**YOUR GOAL:**
Report all lines of the records that contain "deer".

** DATA PROVIDED follows **

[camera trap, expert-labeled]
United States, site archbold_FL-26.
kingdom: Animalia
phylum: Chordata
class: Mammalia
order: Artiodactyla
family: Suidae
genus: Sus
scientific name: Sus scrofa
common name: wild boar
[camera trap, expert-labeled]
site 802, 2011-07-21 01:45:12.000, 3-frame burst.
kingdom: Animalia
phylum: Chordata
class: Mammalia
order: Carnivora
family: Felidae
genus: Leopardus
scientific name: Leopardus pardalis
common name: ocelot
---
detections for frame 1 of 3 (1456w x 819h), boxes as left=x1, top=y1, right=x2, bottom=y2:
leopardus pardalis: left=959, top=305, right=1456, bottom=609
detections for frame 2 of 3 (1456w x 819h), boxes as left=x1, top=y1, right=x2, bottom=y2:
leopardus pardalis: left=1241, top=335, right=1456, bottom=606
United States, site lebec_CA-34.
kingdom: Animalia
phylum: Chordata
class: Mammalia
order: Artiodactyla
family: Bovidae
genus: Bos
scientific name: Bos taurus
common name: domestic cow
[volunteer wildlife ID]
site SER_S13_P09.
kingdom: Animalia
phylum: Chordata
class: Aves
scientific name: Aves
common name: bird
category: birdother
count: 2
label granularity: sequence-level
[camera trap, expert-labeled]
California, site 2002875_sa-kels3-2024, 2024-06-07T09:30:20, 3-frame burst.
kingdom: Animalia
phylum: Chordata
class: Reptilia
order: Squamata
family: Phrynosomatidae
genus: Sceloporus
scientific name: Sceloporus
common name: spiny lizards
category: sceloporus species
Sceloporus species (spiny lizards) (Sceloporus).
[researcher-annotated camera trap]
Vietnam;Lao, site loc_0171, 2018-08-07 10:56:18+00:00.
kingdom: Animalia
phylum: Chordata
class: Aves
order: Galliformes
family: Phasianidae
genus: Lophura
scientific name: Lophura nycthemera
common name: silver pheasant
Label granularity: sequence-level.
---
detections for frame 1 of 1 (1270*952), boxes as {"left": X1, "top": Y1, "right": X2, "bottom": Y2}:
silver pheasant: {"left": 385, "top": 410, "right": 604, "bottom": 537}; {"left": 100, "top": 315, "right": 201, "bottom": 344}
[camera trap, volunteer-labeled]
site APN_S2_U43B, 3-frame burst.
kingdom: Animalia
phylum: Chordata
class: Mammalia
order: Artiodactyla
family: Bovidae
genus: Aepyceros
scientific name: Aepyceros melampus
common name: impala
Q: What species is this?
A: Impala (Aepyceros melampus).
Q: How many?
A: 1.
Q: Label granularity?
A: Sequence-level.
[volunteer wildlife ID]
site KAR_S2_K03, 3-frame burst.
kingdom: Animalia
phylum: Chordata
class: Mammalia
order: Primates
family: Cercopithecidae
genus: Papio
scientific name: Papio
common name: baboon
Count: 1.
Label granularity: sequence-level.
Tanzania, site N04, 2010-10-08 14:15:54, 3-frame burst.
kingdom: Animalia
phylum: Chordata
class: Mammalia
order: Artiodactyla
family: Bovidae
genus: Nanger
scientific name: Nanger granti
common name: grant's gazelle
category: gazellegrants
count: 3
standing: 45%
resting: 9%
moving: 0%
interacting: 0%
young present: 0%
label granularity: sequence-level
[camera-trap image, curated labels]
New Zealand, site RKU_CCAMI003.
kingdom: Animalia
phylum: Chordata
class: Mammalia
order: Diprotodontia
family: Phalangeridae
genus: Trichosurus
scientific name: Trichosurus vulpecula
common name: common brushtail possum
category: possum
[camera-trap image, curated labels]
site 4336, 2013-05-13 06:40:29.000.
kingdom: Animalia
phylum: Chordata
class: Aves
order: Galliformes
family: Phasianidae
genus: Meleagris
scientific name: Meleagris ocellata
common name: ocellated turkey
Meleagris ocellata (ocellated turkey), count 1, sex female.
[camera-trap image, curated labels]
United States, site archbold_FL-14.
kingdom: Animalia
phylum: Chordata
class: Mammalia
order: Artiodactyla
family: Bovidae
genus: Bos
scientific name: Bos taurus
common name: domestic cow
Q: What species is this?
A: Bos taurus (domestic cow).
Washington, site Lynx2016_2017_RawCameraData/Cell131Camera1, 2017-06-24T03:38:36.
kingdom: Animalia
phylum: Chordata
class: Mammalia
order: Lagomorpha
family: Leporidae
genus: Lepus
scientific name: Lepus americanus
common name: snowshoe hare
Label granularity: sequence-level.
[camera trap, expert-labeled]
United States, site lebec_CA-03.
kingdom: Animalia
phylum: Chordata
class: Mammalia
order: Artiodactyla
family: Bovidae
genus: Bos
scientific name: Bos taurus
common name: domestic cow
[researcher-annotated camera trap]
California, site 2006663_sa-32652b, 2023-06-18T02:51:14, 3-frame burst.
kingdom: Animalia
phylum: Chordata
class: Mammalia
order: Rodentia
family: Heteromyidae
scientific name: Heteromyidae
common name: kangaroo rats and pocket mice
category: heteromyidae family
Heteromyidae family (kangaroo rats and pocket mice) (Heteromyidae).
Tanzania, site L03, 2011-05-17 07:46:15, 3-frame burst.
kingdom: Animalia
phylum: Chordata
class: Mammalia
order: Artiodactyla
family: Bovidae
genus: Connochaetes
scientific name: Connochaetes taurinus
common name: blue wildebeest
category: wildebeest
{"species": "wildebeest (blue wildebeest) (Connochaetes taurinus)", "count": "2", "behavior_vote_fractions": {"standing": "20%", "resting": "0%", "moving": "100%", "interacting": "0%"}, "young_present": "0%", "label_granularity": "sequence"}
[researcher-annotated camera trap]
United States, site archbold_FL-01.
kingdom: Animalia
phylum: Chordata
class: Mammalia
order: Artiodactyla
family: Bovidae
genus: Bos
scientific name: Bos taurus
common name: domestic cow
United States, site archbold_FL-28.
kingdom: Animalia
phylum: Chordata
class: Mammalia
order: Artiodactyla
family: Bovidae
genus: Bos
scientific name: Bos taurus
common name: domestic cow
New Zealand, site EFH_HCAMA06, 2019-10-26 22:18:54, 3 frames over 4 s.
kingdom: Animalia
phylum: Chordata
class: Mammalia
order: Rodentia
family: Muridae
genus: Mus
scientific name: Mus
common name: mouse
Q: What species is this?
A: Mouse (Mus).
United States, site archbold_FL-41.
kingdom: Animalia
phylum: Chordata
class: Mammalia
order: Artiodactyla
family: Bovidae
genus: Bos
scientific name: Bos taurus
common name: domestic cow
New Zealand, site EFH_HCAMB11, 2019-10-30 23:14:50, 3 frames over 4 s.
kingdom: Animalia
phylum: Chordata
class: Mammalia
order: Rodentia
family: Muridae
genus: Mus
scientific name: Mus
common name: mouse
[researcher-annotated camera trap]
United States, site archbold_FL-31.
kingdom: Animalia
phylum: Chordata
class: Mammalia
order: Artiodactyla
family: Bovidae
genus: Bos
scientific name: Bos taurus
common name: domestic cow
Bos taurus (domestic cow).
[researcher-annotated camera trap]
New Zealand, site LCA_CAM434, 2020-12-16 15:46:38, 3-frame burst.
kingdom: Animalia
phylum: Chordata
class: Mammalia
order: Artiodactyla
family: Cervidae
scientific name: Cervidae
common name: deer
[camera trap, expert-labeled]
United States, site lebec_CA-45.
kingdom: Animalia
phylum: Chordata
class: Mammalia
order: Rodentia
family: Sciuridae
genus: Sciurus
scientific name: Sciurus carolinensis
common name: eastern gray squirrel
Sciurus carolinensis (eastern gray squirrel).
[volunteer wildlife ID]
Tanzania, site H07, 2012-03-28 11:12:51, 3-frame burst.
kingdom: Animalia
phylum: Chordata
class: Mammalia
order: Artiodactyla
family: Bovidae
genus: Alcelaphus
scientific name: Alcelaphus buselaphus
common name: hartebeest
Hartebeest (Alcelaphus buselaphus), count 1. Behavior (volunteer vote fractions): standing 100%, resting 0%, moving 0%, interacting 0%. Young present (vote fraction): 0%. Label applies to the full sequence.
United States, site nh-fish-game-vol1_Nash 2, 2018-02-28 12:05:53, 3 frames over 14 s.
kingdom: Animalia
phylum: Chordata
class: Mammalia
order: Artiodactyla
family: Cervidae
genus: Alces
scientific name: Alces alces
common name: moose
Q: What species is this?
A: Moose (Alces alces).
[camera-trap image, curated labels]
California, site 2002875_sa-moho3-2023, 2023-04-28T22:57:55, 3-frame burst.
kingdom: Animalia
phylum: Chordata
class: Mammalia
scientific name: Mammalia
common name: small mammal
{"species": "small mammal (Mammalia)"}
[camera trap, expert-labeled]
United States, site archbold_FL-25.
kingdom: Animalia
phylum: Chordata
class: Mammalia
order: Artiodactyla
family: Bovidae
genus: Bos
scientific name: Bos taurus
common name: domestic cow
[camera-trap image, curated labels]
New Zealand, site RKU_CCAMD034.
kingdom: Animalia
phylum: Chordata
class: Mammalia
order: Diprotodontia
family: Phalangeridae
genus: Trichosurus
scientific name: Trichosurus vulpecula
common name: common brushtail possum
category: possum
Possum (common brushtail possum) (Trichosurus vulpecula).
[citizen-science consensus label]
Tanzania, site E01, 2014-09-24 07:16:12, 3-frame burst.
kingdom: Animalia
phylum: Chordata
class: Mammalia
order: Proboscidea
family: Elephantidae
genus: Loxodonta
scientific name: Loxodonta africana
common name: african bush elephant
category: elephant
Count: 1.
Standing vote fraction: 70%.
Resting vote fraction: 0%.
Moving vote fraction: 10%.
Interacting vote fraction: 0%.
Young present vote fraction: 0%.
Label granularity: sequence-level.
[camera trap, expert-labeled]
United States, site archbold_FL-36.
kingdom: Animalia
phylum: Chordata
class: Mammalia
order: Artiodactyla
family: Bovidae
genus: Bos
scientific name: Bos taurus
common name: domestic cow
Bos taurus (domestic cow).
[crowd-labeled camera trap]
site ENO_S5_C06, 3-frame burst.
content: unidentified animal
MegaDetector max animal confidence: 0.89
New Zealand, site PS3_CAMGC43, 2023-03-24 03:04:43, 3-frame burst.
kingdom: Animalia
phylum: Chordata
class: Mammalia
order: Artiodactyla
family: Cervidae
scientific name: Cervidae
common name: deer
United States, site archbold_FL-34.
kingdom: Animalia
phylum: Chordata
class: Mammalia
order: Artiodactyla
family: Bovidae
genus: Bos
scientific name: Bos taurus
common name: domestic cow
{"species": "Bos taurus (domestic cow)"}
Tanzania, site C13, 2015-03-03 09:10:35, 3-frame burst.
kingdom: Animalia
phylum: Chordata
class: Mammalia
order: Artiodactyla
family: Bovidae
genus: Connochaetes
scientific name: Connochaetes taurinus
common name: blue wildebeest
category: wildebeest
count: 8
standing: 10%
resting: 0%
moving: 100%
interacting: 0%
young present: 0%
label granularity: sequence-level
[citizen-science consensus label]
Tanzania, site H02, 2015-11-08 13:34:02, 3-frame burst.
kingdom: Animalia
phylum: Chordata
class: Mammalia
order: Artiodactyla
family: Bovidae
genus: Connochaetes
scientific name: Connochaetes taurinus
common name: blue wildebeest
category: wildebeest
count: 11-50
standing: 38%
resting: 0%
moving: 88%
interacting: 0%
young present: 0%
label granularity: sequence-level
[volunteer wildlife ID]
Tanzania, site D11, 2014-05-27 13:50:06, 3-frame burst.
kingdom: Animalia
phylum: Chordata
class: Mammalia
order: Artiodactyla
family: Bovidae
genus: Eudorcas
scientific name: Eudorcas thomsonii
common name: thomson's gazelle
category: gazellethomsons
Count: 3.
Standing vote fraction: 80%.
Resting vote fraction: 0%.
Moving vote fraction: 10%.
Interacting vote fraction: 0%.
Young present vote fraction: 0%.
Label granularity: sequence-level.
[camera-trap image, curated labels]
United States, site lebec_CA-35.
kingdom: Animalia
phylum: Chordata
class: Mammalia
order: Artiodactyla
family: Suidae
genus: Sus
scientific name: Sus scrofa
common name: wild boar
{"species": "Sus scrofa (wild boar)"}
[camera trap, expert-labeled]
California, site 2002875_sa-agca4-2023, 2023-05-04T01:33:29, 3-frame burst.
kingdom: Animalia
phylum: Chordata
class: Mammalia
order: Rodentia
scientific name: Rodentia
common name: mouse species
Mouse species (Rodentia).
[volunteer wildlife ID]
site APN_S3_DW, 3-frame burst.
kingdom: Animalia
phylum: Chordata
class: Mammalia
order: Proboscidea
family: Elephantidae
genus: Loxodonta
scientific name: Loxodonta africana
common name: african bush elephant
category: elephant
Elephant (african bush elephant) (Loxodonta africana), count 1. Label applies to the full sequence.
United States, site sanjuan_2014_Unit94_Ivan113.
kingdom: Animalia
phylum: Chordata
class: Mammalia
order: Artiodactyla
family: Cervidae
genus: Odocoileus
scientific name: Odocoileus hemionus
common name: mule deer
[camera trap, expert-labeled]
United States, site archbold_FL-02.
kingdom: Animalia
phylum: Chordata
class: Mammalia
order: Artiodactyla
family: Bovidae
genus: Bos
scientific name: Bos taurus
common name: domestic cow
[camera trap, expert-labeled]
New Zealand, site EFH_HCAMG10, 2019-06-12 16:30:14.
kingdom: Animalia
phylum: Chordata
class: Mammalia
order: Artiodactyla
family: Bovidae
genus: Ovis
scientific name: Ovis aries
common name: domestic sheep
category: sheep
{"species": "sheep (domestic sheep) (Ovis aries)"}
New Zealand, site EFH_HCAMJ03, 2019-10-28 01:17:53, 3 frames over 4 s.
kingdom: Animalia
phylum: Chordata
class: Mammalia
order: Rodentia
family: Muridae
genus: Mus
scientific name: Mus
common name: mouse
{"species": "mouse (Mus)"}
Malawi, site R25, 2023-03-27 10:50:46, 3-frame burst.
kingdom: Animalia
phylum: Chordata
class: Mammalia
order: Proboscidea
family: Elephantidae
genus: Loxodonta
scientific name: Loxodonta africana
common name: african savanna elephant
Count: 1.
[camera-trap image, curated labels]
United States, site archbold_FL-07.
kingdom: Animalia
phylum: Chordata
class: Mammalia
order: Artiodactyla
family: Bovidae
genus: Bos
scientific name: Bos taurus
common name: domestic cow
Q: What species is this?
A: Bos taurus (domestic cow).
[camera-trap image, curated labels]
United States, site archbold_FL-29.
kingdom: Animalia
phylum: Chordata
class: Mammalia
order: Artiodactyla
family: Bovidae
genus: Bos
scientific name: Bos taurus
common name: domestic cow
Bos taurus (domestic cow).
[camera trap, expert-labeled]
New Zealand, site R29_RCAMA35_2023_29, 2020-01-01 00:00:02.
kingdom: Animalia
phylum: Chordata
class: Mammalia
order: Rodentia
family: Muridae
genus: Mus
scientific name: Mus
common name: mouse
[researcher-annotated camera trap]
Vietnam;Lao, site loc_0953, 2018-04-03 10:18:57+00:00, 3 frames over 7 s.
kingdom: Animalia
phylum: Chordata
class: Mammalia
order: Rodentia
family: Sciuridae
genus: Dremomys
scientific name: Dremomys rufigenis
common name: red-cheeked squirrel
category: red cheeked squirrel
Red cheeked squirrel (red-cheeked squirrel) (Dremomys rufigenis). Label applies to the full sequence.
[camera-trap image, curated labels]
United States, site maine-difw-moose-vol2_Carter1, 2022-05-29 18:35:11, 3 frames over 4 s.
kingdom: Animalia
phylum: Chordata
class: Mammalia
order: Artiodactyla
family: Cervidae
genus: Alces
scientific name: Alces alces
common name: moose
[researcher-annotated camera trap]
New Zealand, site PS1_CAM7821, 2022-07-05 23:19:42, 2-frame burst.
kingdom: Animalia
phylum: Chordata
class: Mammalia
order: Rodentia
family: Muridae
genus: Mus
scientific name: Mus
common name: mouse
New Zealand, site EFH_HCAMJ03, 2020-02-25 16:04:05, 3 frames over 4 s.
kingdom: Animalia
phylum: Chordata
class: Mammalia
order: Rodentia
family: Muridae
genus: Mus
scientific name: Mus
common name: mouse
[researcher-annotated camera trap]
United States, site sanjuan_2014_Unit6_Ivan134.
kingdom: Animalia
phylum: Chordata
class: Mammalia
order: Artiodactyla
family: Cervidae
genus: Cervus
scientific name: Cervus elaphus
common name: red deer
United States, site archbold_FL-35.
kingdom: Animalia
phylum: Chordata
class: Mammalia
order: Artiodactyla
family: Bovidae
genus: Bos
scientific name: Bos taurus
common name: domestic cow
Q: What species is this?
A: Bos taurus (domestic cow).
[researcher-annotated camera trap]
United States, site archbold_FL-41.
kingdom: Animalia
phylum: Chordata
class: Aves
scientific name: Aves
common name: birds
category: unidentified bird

** End of DATA PROVIDED **

**ANSWER TO THE PROBLEM:**
common name: deer
common name: deer
common name: mule deer
common name: red deer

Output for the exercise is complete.